*Available records:*
************

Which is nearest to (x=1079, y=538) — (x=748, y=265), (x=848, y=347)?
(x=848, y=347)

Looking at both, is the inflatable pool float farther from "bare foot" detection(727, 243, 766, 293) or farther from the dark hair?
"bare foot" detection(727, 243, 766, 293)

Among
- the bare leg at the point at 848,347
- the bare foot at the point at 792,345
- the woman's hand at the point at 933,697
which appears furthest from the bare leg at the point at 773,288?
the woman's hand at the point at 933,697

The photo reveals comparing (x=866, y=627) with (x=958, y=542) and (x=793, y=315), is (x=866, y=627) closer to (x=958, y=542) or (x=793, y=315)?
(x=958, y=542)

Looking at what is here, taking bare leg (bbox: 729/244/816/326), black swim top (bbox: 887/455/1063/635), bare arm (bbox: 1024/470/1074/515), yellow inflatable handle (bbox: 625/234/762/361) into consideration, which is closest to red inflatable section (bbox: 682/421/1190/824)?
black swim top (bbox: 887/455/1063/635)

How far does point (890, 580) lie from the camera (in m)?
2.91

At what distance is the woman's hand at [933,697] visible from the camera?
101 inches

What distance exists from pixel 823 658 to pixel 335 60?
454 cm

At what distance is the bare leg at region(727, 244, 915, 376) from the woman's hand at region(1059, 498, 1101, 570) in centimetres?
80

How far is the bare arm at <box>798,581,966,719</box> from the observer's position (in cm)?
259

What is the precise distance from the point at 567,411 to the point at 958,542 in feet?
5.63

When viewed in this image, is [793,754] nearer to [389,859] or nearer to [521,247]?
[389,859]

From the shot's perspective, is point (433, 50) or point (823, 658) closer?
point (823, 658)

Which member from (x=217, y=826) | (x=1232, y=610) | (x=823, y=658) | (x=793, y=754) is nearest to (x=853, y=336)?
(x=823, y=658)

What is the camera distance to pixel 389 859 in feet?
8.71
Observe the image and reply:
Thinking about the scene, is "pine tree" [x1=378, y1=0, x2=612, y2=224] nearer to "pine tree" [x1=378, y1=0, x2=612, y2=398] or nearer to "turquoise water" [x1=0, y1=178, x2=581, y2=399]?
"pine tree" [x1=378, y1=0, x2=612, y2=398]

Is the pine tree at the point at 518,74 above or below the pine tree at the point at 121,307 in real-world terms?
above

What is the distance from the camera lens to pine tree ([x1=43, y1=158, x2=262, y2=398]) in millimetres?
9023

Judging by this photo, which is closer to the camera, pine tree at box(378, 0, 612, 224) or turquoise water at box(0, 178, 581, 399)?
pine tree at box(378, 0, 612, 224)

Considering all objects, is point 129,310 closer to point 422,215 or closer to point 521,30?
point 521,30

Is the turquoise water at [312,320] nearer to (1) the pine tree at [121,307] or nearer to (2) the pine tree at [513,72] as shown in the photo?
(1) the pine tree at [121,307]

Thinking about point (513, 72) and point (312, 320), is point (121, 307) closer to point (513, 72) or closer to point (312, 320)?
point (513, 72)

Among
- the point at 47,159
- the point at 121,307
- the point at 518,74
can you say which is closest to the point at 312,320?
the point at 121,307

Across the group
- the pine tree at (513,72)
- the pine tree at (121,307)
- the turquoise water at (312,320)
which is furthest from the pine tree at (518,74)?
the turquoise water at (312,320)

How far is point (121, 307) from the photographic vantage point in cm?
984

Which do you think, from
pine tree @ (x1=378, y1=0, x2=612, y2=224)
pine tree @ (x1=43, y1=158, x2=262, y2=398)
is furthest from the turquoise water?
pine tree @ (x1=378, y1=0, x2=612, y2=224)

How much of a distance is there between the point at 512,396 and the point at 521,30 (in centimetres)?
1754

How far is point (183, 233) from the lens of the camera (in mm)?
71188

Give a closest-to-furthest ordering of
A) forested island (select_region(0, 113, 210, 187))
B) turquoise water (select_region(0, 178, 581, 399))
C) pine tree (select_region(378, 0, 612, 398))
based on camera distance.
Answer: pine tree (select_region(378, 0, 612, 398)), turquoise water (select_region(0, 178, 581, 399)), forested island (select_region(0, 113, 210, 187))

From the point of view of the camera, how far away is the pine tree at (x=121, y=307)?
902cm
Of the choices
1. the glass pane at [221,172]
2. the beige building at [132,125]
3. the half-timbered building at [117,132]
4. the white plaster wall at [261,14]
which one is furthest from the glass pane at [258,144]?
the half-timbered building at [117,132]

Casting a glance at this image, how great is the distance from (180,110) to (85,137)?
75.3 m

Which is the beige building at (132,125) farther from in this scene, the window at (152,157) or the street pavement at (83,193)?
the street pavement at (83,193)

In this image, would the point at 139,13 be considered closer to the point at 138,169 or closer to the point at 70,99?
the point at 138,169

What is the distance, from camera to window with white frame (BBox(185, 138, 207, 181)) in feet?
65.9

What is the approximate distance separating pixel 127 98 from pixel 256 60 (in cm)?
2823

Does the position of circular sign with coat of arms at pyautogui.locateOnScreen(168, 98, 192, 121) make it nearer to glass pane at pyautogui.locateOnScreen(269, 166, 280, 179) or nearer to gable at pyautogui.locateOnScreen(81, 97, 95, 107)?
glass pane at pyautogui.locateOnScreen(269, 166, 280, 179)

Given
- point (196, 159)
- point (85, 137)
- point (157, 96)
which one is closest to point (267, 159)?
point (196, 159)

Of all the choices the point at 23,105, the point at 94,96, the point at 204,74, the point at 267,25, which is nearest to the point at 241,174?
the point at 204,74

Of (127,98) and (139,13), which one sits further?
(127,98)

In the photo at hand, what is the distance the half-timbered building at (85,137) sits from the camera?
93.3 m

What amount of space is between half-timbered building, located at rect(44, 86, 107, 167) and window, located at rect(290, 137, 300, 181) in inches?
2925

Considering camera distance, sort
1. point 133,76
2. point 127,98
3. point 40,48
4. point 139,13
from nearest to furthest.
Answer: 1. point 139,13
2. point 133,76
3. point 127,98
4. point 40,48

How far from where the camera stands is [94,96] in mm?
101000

************

*The problem:* Output the lines from the one containing "In the photo at" through the final line of the items above as a Markdown table with the columns Row and Line, giving each line a row number and leaving out blank lines.

*Exercise output:*
| Row | Line |
|---|---|
| 1 | In the photo at hand, what is the distance the half-timbered building at (85,137) sits from the camera? |
| 2 | 93.3 m |
| 3 | What amount of space is between half-timbered building, located at rect(44, 86, 107, 167) and window, located at rect(290, 137, 300, 181) in inches? |
| 4 | 2925 |
| 5 | Considering camera distance, sort |
| 6 | 1. point 133,76 |
| 7 | 2. point 127,98 |
| 8 | 3. point 40,48 |
| 9 | 4. point 139,13 |
| 10 | from nearest to furthest. |
| 11 | Answer: 1. point 139,13 |
| 12 | 2. point 133,76 |
| 13 | 3. point 127,98 |
| 14 | 4. point 40,48 |
| 15 | How far from where the camera stands is [94,96] in mm? |
| 16 | 101000 |